MATERIAL PROVIDED:

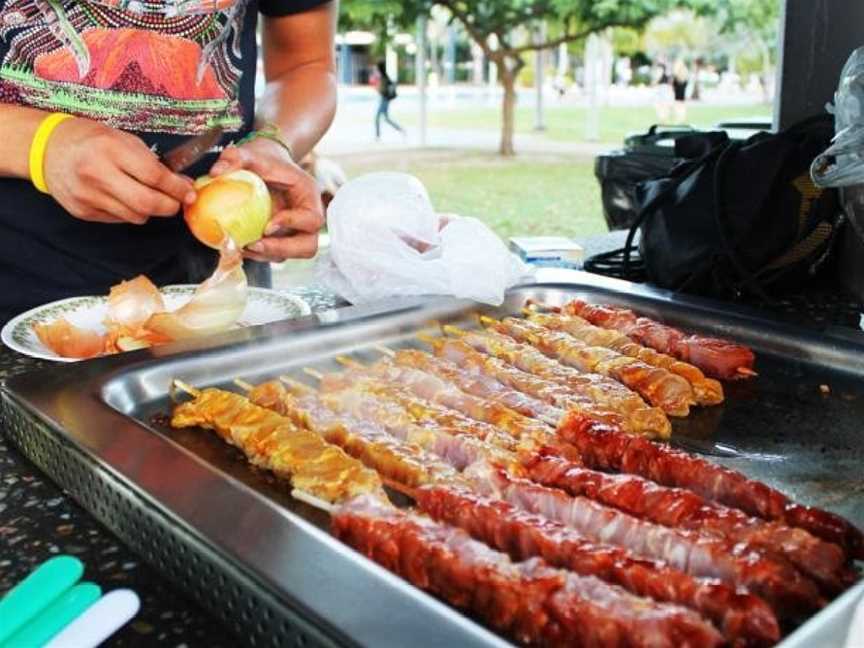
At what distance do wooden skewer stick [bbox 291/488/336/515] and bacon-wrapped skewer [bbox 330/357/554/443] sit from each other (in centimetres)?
39

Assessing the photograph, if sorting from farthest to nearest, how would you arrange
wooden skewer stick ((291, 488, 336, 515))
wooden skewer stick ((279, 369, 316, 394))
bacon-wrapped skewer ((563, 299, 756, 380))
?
bacon-wrapped skewer ((563, 299, 756, 380)) → wooden skewer stick ((279, 369, 316, 394)) → wooden skewer stick ((291, 488, 336, 515))

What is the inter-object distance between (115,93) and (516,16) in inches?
471

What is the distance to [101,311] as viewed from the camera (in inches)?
86.4

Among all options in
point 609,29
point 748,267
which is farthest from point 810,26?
point 609,29

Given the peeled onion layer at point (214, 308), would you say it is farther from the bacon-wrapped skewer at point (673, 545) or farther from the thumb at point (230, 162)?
the bacon-wrapped skewer at point (673, 545)

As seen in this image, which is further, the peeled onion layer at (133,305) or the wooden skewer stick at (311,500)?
the peeled onion layer at (133,305)

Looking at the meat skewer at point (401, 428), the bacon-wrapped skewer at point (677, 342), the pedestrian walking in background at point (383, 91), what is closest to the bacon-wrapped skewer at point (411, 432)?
the meat skewer at point (401, 428)

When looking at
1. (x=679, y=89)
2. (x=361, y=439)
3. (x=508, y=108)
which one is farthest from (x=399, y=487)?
(x=679, y=89)

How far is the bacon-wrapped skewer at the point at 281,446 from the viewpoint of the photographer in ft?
4.44

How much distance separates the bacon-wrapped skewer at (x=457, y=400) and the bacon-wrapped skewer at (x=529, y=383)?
94 millimetres

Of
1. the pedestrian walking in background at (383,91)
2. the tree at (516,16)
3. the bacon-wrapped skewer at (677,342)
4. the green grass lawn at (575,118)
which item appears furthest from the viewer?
the green grass lawn at (575,118)

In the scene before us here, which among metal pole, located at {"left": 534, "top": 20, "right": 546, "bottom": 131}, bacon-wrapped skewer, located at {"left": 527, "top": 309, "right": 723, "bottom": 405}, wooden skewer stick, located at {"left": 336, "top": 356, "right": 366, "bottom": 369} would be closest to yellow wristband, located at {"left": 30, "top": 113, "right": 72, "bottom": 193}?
wooden skewer stick, located at {"left": 336, "top": 356, "right": 366, "bottom": 369}

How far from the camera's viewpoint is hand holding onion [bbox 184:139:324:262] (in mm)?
1993

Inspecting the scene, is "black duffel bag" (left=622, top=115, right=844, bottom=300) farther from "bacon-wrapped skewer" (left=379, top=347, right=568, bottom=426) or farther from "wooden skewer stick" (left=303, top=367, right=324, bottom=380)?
"wooden skewer stick" (left=303, top=367, right=324, bottom=380)
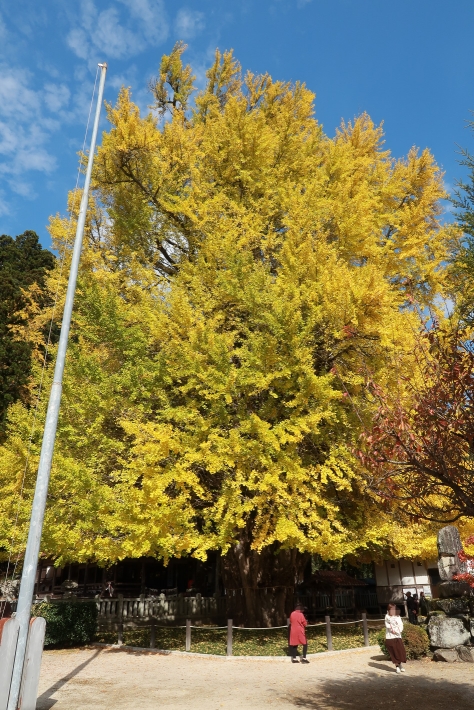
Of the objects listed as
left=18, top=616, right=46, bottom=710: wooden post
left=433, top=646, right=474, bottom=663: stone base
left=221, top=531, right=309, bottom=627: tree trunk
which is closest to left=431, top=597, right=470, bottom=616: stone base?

WHAT THE TASK REQUIRES: Write out every line from the one containing "In the scene" through the last line, both included, without changing anything. Leave out the pictures.

TASK ANSWER:
In the scene before us here, which among metal pole, located at {"left": 534, "top": 20, "right": 546, "bottom": 131}, bacon-wrapped skewer, located at {"left": 527, "top": 309, "right": 723, "bottom": 405}, wooden skewer stick, located at {"left": 336, "top": 356, "right": 366, "bottom": 369} would be closest to yellow wristband, located at {"left": 30, "top": 113, "right": 72, "bottom": 193}?
wooden skewer stick, located at {"left": 336, "top": 356, "right": 366, "bottom": 369}

How far from the camera's viewpoint is hand holding onion [bbox 184:139:324:262] (in mm)?
1993

Inspecting the scene, is "black duffel bag" (left=622, top=115, right=844, bottom=300) farther from "bacon-wrapped skewer" (left=379, top=347, right=568, bottom=426) or farther from "wooden skewer stick" (left=303, top=367, right=324, bottom=380)?
"wooden skewer stick" (left=303, top=367, right=324, bottom=380)
Of the objects listed as
left=18, top=616, right=46, bottom=710: wooden post
left=433, top=646, right=474, bottom=663: stone base
left=221, top=531, right=309, bottom=627: tree trunk
which is closest to left=431, top=597, right=470, bottom=616: stone base?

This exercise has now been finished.